» Texte à lire
Valérie, fondatrice de l’association « Notes de vie » : « Pour un malade en fin de vie, écrire son histoire, c’est demeurer vivant »
5 mars 2020
Valérie est infirmière. Elle vient de créer à Toulouse, l’association « Notes de vie » pour aider les patients en soins palliatifs à raconter leur histoire. Une autre thérapie.
La biographie hospitalière, c’est quoi ?
La biographie hospitalière consiste à proposer à une personne atteinte d’une maladie incurable de raconter à un biographe formé, des épisodes de son histoire, des souvenirs et, de recevoir gracieusement, lui-même ou un proche désigné, le récit de sa vie sous forme d’un très beau livre relié par un artisan d’art. C’est une démarche de soin toujours gratuite pour le patient et ses proches. Le biographe professionnel fait partie intégrante de l’équipe soignante et exerce en pluridisciplinarité. De ce fait, la proposition de ce travail de narration émane toujours d’un membre du service de soin dans lequel le patient est hospitalisé. Enfin, le biographe qui a reçu une formation spécifique s’attache à rester au plus près des mots de la personne. Il reste fidèle à ce qu’il entend : il s’agit bien de « tenir parole et de rendre parole ». Valéria Milewski, fondatrice de la démarche, insiste sur cette notion de « demeurer dans la voix de l’autre ».
Poser des mots sur son histoire peut faire figure de thérapie ?
Aujourd’hui, nous nous battons pour faire reconnaître cette démarche comme un véritable soin de support et, bien au-delà, comme un outil d’accompagnement précieux auprès des personnes âgées atteintes de maladies dégénératives. Quand une minute en compte cent et que l’on se sent diminué, inutile, fragmenté par la maladie, que surgissent des questions existentielles comme « qui suis-je, qu’ai-je fait de ma vie, quel sens à ma maladie ? » La démarche de la biographie hospitalière peut être, en complément du travail quotidien de tout un service, un début de réponse, un pas vers soi. Ce travail de narration va permettre au patient de recréer du lien, d’investir une place différente de celle qu’il occupe en tant que malade : « Je ne suis pas que malade, je suis un homme comme vous » et parfois d’oser dire ou de prendre le temps de dire certaines choses à ces proches, son entourage. C’est avant tout transmettre un vécu singulier, mais c’est aussi demeurer vivant grâce à son récit, car la transmission conjure l’oubli.
La démarche intéresse-t-elle beaucoup de patients ?
La présentation de la démarche à la personne malade est primordiale car, celle-ci n’est en aucun cas testamentaire. La proposition qui émane du médecin ou du soignant se fait par des portes d’entrées très différentes. Une personne peut vouloir partager avec ses proches son histoire, une autre, plutôt isolée, y verra un temps d’échange privilégié, une autre encore pourra y investir des questionnements personnels, des réflexions ou bien laisser sur papier ses propres poèmes… Les patients nous disent : « vous savez ma vie n’a pas été très intéressante, j’ai travaillé à la ferme durant 60 ans ». La force du travail biographique c’est de leur montrer que chaque vie est unique et mérite son histoire. L’expérience a montré que le bénéfice est transversal. Quand on arrive à faire le vide dans son esprit, la douleur s’en va. Et les proches, peuvent dans un premier temps partager ce projet. Ils vivent ce livre comme le plus beau des cadeaux, parce que « quand je le lis, il est là »…
Avec quelles structures toulousaines travaillez-vous ?

» Consignes du problème
D'après le texte sur la biographie hospitalière, sous quelle forme le patient ou un proche désigné reçoit-il le récit de sa vie ?

» Données fournies
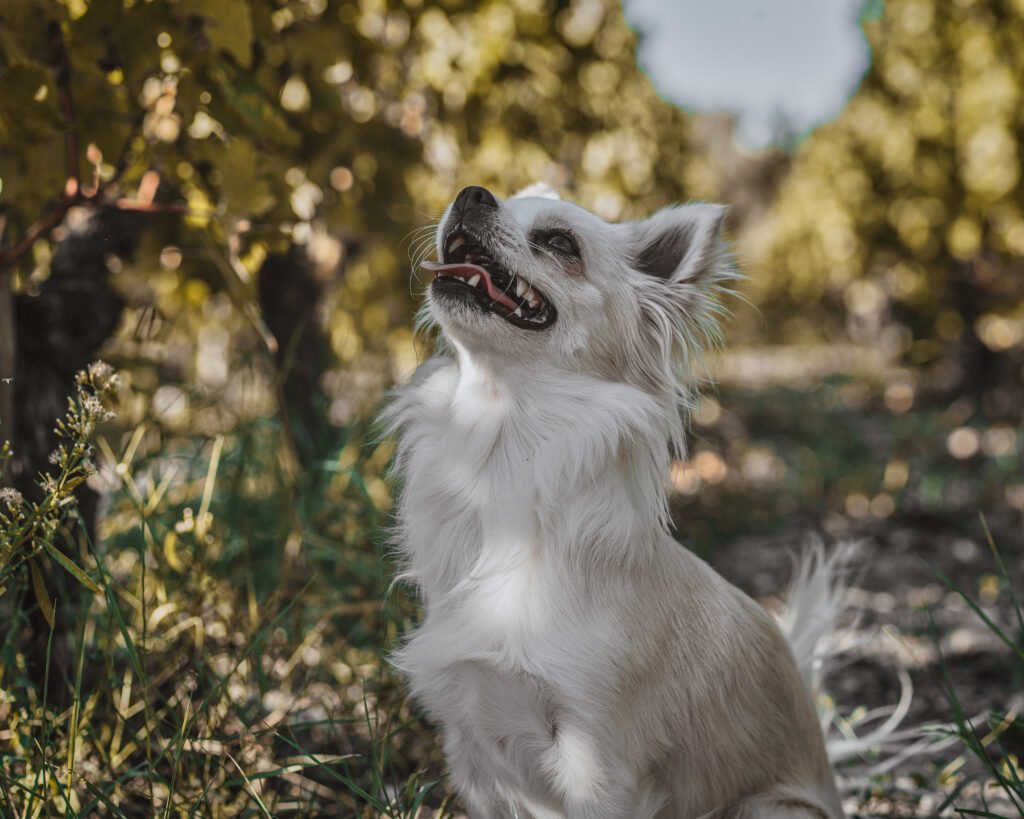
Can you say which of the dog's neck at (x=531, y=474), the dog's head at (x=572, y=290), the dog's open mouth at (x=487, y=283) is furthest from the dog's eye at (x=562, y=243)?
the dog's neck at (x=531, y=474)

» Réponse
Sous la forme d'un très beau livre relié par un artisan d'art.